> **Exercise requirements**: Write out each record again exactly as it stands.
-*-
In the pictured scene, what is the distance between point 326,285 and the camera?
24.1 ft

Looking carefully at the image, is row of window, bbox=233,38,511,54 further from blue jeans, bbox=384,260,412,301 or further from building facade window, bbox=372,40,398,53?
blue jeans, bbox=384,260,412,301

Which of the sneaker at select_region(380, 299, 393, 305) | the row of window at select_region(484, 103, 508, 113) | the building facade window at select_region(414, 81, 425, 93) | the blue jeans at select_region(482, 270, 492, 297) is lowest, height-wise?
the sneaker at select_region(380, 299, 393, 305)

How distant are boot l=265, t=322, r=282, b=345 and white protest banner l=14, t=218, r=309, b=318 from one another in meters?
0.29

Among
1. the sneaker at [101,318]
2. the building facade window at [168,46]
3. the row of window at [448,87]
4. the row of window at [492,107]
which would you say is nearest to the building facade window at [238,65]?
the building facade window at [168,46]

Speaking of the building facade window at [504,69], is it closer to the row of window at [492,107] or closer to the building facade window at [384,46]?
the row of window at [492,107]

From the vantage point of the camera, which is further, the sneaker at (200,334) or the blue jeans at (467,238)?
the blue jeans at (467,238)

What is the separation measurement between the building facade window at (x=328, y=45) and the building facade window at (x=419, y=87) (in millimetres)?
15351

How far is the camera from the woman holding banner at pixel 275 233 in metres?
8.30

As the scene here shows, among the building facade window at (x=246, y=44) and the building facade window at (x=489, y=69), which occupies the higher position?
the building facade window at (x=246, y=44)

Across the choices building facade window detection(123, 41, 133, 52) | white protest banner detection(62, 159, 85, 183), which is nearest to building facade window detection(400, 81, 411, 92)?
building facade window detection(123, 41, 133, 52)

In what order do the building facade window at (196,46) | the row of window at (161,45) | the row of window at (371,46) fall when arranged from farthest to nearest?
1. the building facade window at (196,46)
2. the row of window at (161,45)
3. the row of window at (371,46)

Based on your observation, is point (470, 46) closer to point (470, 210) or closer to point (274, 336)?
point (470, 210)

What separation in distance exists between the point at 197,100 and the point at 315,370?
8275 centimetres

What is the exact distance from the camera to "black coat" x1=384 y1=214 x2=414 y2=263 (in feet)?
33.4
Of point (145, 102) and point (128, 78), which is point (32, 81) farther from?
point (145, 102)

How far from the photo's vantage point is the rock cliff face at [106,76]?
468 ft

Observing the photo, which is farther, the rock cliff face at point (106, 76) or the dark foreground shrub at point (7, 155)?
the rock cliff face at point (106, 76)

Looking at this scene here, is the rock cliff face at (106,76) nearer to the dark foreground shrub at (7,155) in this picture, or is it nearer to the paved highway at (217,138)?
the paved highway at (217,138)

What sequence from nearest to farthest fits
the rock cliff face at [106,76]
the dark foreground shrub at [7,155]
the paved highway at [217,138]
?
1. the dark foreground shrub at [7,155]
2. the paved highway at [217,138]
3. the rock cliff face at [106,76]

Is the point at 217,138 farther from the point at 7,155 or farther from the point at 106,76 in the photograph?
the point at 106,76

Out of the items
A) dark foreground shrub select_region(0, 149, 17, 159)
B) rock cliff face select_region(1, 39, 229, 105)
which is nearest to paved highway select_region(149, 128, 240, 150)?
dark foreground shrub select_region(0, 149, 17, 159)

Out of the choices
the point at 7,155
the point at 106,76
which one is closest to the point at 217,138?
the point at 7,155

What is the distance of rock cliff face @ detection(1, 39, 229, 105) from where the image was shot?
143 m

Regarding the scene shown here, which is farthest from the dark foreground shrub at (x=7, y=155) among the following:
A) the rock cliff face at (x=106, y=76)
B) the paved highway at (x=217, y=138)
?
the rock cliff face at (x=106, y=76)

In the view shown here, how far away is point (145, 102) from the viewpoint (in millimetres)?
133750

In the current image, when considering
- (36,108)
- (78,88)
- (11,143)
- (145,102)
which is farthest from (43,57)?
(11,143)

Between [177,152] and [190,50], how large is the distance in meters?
-*-
> **Exercise answer**:
In the pictured scene, what is the distance between point 326,285 and the camera?
24.1 ft

Looking carefully at the image, is row of window, bbox=233,38,511,54 further from blue jeans, bbox=384,260,412,301 or further from building facade window, bbox=372,40,398,53?
blue jeans, bbox=384,260,412,301

Which of the sneaker at select_region(380, 299, 393, 305) | the row of window at select_region(484, 103, 508, 113) | the building facade window at select_region(414, 81, 425, 93) | the blue jeans at select_region(482, 270, 492, 297) is lowest, height-wise?
the sneaker at select_region(380, 299, 393, 305)

How distant are boot l=265, t=322, r=282, b=345 and white protest banner l=14, t=218, r=309, b=318 from one another in meters?
0.29

Among
1. the sneaker at [101,318]
2. the building facade window at [168,46]
3. the row of window at [448,87]
4. the row of window at [492,107]
which would you say is nearest to the building facade window at [238,65]?
the building facade window at [168,46]

Speaking of the building facade window at [504,69], is it closer to the row of window at [492,107] or closer to the building facade window at [384,46]?
the row of window at [492,107]

From the vantage point of the camera, which is further, the sneaker at (200,334) or the blue jeans at (467,238)?
the blue jeans at (467,238)

What is the separation measurement between the building facade window at (x=328, y=45) and the building facade window at (x=419, y=87) (in millimetres)?
15351

How far is the camera from the woman holding banner at pixel 275 233 in metres?
8.30

As the scene here shows, among the building facade window at (x=246, y=44) and the building facade window at (x=489, y=69), which occupies the higher position?
the building facade window at (x=246, y=44)

Across the choices building facade window detection(123, 41, 133, 52) | white protest banner detection(62, 159, 85, 183), which is nearest to building facade window detection(400, 81, 411, 92)?
building facade window detection(123, 41, 133, 52)

In what order do the building facade window at (196,46) | the row of window at (161,45) | the row of window at (371,46) fall when arranged from farthest to nearest?
1. the building facade window at (196,46)
2. the row of window at (161,45)
3. the row of window at (371,46)

Based on your observation, is point (470, 46) closer to point (470, 210) or closer to point (274, 336)?
point (470, 210)

What separation in distance exists between the point at 197,100 and the point at 315,370?
8275 centimetres

What is the exact distance from the camera to "black coat" x1=384 y1=214 x2=414 y2=263 (in feet)?
33.4
Of point (145, 102) and point (128, 78), which is point (32, 81) farther from?
point (145, 102)

How far from the photo's vantage point is the rock cliff face at [106,76]?
468 ft

Observing the photo, which is farther, the rock cliff face at point (106, 76) or the dark foreground shrub at point (7, 155)?
the rock cliff face at point (106, 76)

Looking at this scene here, is the rock cliff face at (106,76) nearer to the dark foreground shrub at (7,155) in this picture, or is it nearer to the paved highway at (217,138)?
the paved highway at (217,138)

What sequence from nearest to farthest fits
the rock cliff face at [106,76]
the dark foreground shrub at [7,155]
the paved highway at [217,138]
?
1. the dark foreground shrub at [7,155]
2. the paved highway at [217,138]
3. the rock cliff face at [106,76]

Is the point at 217,138 farther from the point at 7,155 or farther from the point at 106,76 in the photograph?
the point at 106,76

Out of the items
A) dark foreground shrub select_region(0, 149, 17, 159)
B) rock cliff face select_region(1, 39, 229, 105)
which is nearest to paved highway select_region(149, 128, 240, 150)?
dark foreground shrub select_region(0, 149, 17, 159)

Out of the choices
the point at 7,155
the point at 106,76
which one is closest to the point at 217,138?
the point at 7,155

What is the distance of rock cliff face @ detection(1, 39, 229, 105) from where the image was shot?
143 m

Regarding the scene shown here, which is farthest from the dark foreground shrub at (x=7, y=155) among the following:
A) the rock cliff face at (x=106, y=76)
B) the paved highway at (x=217, y=138)
?
the rock cliff face at (x=106, y=76)

In the view shown here, how far away is point (145, 102) from the viewpoint (in millimetres)?
133750

In the current image, when considering
- (36,108)
- (78,88)
- (11,143)
- (145,102)
which is farthest from (43,57)?
(11,143)

Between [177,152] and [190,50], how large is the distance in meters?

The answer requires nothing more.